§ INFORMATION PROVIDED:
++++++

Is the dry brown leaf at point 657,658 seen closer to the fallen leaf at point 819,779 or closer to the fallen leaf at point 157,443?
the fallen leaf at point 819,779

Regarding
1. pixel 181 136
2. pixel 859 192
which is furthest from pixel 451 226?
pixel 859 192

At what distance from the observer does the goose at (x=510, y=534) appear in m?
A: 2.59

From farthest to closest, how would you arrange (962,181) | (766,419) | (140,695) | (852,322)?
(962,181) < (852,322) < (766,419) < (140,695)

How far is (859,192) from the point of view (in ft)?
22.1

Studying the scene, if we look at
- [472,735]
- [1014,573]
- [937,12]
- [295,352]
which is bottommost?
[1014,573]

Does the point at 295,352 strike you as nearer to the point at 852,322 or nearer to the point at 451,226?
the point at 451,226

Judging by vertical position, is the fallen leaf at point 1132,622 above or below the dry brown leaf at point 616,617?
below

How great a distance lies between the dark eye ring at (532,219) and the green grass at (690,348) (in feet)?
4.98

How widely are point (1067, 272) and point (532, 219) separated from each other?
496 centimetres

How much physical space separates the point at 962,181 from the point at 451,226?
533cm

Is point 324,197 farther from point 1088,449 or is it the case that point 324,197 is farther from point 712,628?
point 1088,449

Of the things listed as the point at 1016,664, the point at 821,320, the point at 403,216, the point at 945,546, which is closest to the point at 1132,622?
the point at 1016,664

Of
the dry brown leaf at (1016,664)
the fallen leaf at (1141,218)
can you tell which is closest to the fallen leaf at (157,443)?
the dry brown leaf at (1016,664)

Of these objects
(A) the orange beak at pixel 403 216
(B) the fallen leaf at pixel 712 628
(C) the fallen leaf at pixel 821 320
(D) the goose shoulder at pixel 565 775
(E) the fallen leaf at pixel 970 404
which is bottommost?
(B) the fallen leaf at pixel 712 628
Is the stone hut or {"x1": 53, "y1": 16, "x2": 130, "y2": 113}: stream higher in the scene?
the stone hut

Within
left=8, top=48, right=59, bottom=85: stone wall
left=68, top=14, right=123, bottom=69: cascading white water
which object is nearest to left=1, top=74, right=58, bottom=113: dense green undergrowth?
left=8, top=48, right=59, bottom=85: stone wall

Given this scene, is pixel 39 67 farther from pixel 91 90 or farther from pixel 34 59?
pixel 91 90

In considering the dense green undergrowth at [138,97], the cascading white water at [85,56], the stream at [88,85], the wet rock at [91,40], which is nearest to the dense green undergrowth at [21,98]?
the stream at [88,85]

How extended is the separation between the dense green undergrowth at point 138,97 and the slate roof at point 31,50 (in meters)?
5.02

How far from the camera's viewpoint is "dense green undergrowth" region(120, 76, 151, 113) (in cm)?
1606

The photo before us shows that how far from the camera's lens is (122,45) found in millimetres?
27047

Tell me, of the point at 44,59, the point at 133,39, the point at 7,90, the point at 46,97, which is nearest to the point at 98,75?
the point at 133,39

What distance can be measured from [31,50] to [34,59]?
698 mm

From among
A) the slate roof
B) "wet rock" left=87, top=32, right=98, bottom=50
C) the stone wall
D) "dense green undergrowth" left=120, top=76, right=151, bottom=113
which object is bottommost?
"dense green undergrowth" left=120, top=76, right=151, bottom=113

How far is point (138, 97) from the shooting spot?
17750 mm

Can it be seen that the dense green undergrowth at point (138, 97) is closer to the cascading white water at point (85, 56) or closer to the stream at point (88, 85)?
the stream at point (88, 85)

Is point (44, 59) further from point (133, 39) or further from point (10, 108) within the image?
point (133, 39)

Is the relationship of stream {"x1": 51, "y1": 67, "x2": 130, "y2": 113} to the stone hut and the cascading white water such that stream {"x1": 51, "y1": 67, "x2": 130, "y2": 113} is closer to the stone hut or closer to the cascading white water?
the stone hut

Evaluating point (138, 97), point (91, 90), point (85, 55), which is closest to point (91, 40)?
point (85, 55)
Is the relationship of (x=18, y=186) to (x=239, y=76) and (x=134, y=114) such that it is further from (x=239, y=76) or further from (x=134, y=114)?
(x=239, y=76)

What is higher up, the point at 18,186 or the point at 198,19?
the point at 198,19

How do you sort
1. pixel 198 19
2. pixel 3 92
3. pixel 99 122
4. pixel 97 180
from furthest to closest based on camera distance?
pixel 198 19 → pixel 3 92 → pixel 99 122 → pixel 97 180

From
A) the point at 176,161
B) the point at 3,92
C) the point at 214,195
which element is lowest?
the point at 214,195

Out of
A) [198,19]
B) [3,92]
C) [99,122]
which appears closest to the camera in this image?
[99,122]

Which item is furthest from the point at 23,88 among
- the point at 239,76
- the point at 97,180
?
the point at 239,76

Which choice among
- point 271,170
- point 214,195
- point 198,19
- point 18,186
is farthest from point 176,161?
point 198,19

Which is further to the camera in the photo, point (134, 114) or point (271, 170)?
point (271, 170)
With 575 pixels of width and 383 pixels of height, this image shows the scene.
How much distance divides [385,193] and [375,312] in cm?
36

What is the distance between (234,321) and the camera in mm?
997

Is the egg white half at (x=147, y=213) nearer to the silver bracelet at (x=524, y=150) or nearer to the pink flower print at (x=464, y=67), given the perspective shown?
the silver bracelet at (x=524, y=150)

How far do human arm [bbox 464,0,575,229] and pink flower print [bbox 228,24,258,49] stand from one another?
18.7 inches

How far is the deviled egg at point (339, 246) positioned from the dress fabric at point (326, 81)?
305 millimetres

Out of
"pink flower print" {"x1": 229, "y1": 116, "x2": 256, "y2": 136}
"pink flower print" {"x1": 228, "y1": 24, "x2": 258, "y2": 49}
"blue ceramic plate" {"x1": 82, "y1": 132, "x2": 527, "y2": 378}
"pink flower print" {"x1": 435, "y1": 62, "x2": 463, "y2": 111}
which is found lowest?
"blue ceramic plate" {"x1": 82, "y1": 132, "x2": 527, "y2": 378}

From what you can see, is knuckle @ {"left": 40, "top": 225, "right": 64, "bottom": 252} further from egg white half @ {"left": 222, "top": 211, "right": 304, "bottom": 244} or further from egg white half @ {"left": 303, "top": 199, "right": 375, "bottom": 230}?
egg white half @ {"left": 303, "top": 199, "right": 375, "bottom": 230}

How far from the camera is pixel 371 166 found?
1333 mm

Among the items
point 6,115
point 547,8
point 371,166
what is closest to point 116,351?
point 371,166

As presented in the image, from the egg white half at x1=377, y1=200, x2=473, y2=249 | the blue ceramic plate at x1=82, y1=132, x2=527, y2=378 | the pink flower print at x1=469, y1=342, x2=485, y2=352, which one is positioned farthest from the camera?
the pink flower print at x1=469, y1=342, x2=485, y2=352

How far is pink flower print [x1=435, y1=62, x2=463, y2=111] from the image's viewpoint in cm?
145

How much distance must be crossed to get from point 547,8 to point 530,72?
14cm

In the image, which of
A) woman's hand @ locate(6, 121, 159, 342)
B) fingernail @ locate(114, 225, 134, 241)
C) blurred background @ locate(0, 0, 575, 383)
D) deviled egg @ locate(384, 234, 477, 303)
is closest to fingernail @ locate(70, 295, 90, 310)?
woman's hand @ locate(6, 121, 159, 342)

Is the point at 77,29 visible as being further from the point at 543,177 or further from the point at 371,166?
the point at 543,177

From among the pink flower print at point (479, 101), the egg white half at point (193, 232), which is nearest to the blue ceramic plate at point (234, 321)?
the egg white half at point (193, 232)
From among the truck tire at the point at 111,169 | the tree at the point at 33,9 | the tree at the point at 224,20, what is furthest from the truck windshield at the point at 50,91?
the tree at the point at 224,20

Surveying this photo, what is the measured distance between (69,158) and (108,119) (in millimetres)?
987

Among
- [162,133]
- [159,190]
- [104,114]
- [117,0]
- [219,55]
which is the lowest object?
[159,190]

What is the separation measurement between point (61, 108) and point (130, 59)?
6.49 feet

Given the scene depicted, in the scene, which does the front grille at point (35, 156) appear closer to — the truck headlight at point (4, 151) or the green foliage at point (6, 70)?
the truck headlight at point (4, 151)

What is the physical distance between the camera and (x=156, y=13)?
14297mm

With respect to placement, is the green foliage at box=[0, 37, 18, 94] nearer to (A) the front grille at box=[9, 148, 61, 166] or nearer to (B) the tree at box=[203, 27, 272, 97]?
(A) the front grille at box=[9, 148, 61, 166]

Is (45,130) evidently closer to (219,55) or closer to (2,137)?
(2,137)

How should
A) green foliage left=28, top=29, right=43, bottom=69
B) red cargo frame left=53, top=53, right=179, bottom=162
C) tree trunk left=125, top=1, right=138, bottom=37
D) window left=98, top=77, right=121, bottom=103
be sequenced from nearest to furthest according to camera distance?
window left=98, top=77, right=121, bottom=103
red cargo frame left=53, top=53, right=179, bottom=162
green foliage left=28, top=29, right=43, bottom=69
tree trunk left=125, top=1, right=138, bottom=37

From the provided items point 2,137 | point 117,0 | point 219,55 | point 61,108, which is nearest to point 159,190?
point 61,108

++++++

§ OBJECTIVE: Reproduce only those lines of the entries above that run from the line with "Is the point" to the final line.

§ WORKED ANSWER:
Is the point at 77,29 visible as being further from the point at 543,177 or further from the point at 371,166?
the point at 543,177

From among the pink flower print at point (479, 101), the egg white half at point (193, 232), which is nearest to the blue ceramic plate at point (234, 321)?
the egg white half at point (193, 232)
From among the truck tire at the point at 111,169 | the tree at the point at 33,9 | the tree at the point at 224,20, what is furthest from the truck windshield at the point at 50,91?
the tree at the point at 224,20

Surveying this photo, what is the measured distance between (69,158) and (108,119) (in millimetres)?
987

Among
- [162,133]
- [159,190]
- [104,114]
- [117,0]
- [219,55]
which is the lowest object?
[159,190]

What is the separation measurement between point (61, 108) and point (130, 59)?
6.49 feet

Given the scene depicted, in the scene, which does the front grille at point (35, 156) appear closer to — the truck headlight at point (4, 151) or the green foliage at point (6, 70)?
the truck headlight at point (4, 151)

What is the physical distance between the camera and (x=156, y=13)?
14297mm

With respect to placement, is the green foliage at box=[0, 37, 18, 94] nearer to (A) the front grille at box=[9, 148, 61, 166] or nearer to (B) the tree at box=[203, 27, 272, 97]?
(A) the front grille at box=[9, 148, 61, 166]

Is (45,130) evidently closer to (219,55) or closer to (2,137)?
(2,137)

How should
A) green foliage left=28, top=29, right=43, bottom=69
B) red cargo frame left=53, top=53, right=179, bottom=162
C) tree trunk left=125, top=1, right=138, bottom=37
D) window left=98, top=77, right=121, bottom=103
be sequenced from nearest to furthest according to camera distance?
window left=98, top=77, right=121, bottom=103
red cargo frame left=53, top=53, right=179, bottom=162
green foliage left=28, top=29, right=43, bottom=69
tree trunk left=125, top=1, right=138, bottom=37

From the provided items point 2,137 | point 117,0 | point 219,55 | point 61,108, which is nearest to point 159,190?
point 61,108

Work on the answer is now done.